*Text passage*:
○ ○ ○ ○
Neutral Citation: [2007] IEHC 96


High Court Record Number: 2007 22 JR

Date of Delivery: 16 March 2007

Court: High Court


Composition of Court: O'Neill J.

Judgment by: O'Neill J.

Status of Judgment: Approved




Neutral Citation Number: [2007] IEHC 96

THE HIGH COURT
JUDICIAL REVIEW
[2007 No. 22 JR]
BETWEEN
FRANK WALSH
APPLICANT
AND
JUDGE GEOFFREY BROWN
RESPONDENT
AND
THE DIRECTOR OF PUBLIC PROSECUTIONS
NOTICE PARTY
JUDGMENT of Mr. Justice O’Neill delivered on the 16th day of March, 2007
In this case the applicant obtained leave of this court (Peart J.) on the 15th January, 2007 to apply by way of judicial review for orders of certiorari to quash three orders of the respondent whereby the applicant was convicted of offences pursuant to s. 3 and s. 15 of the Misuse of Drugs Act, 1977. The matter coming before the court, the respondent or notice party, did not oppose the making of orders of certiorari as sought, but the notice party sought an order pursuant to O. 26(4) of the Rules of the Superior Court remitting the matter to the District Court so that it could be reconsidered and a decision reached in accordance with the findings of this court. This application was resisted by the applicant.
The facts relevant to this matter are as follows.
The applicant was before the District Court in Ballaghadreen on the 26th October, 2006 on foot of four summonses.
○ ○ ○ ○
*Information supplied*:
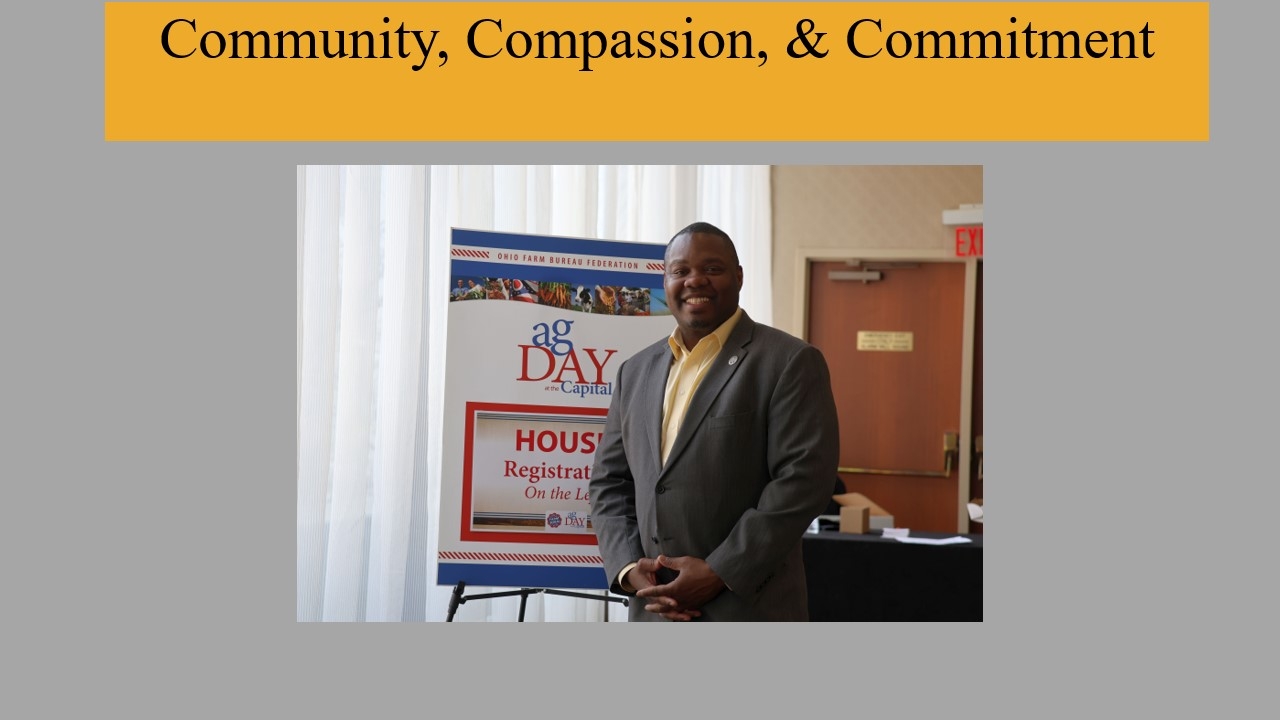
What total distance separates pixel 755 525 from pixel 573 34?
○ ○ ○ ○
Can you transcribe the stretch of the High Court judgment above from "Neutral Citation: [2007]" through "by: O'Neill J."?

Neutral Citation: [2007] IEHC 96


High Court Record Number: 2007 22 JR

Date of Delivery: 16 March 2007

Court: High Court


Composition of Court: O'Neill J.

Judgment by: O'Neill J.